News

How do you mend a broken heart?


28 November 2011

A study involving University of Sydney cardiac researchers has shown the loss of a loved one can really break your heart.

Dr Anastasia Susie Mihailidou, from the Sydney Medical School says when we lose someone we love it may feel as if our heart is breaking.

Dr Milhailidou, a clinical senior lecturer at Royal North Shore Hospital (RNSH), is part of a multi-disciplinary team led by Professor Geoff Tofler, Professor of Medicine and Dr Tom Buckley, Sydney Nursing School, based on the RNSH campus. The team is involved in a study providing insight into why people grieving the loss of a loved one, such as a spouse or a parent, experience a heightened blood pressure variability. Increased blood pressure variability has been shown to be predictive for stroke and other cardiovascular complications.

The team - made up of doctors, nurses, scientists and social workers from RNSH, the University of Sydney, University of Technology, Sydney and the Kolling Institute - examined the heart rate and blood pressure of 63 people who had a spouse or parent die in hospital.

Their blood pressure and heart rate were recorded two weeks after the death and then again at six months.

Dr Anastasia Mihailidou said all of the participants recorded at the two-week mark showed heightened blood pressure variability.

She said the most telling sign was at the six-month mark. Heart rates had returned to normal but blood pressure was still fluctuating.

These results were compared to a group of 78 participants who saw their sick loved ones return home from hospital.
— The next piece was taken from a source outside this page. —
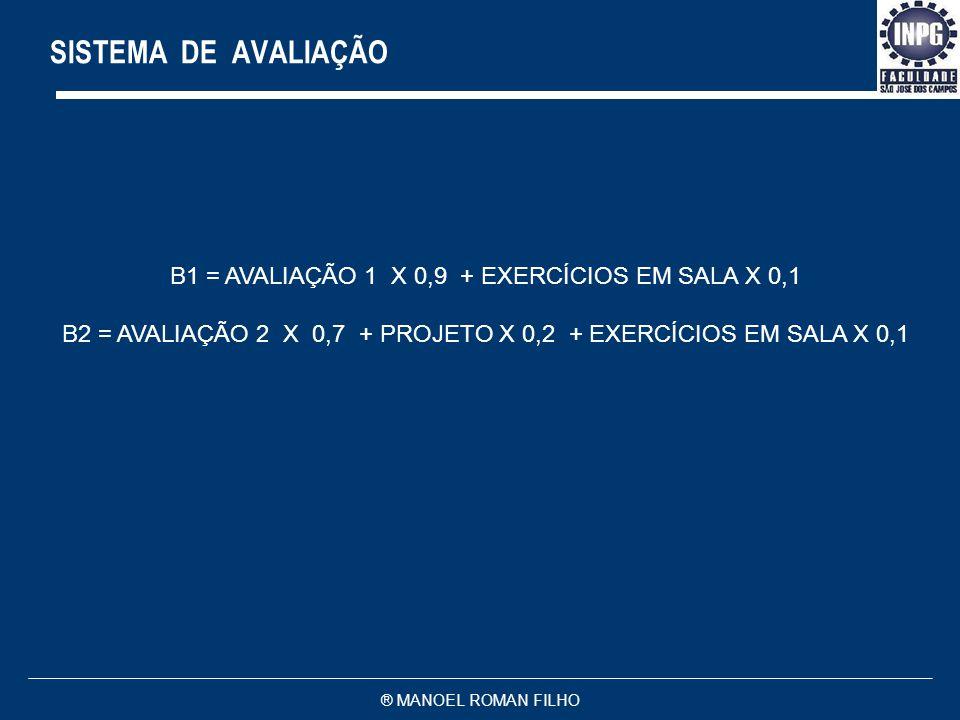 ® MANOEL ROMAN FILHO SISTEMA DE AVALIAÇÃO B1 = AVALIAÇÃO 1 X 0,9 + EXERCÍCIOS EM SALA X 0,1 B2 = AVALIAÇÃO 2 X 0,7 + PROJETO X 0,2 + EXERCÍCIOS EM SALA X 0,1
Their heart rates and blood pressure records remained unchanged.

"The results indicate that someone who is grieving and who is already experiencing blood pressure issues would find these problems amplified during or because of bereavement," Dr Mihailidou said.

"These changes aren't large, but if heightened blood pressure variability goes unnoticed they can cause problems," she said.

The team is now embarking on a second phase of the study. This will involve treating those who are grieving.

Dr Mihailidou hopes this research will encourage people who are busy caring for those who are sick or dying to be aware of their own physical health, as well as their emotional and psychological wellbeing.

The current results of the study were be presented at the recent American Heart Association Annual Scientific Meeting held in Florida, USA.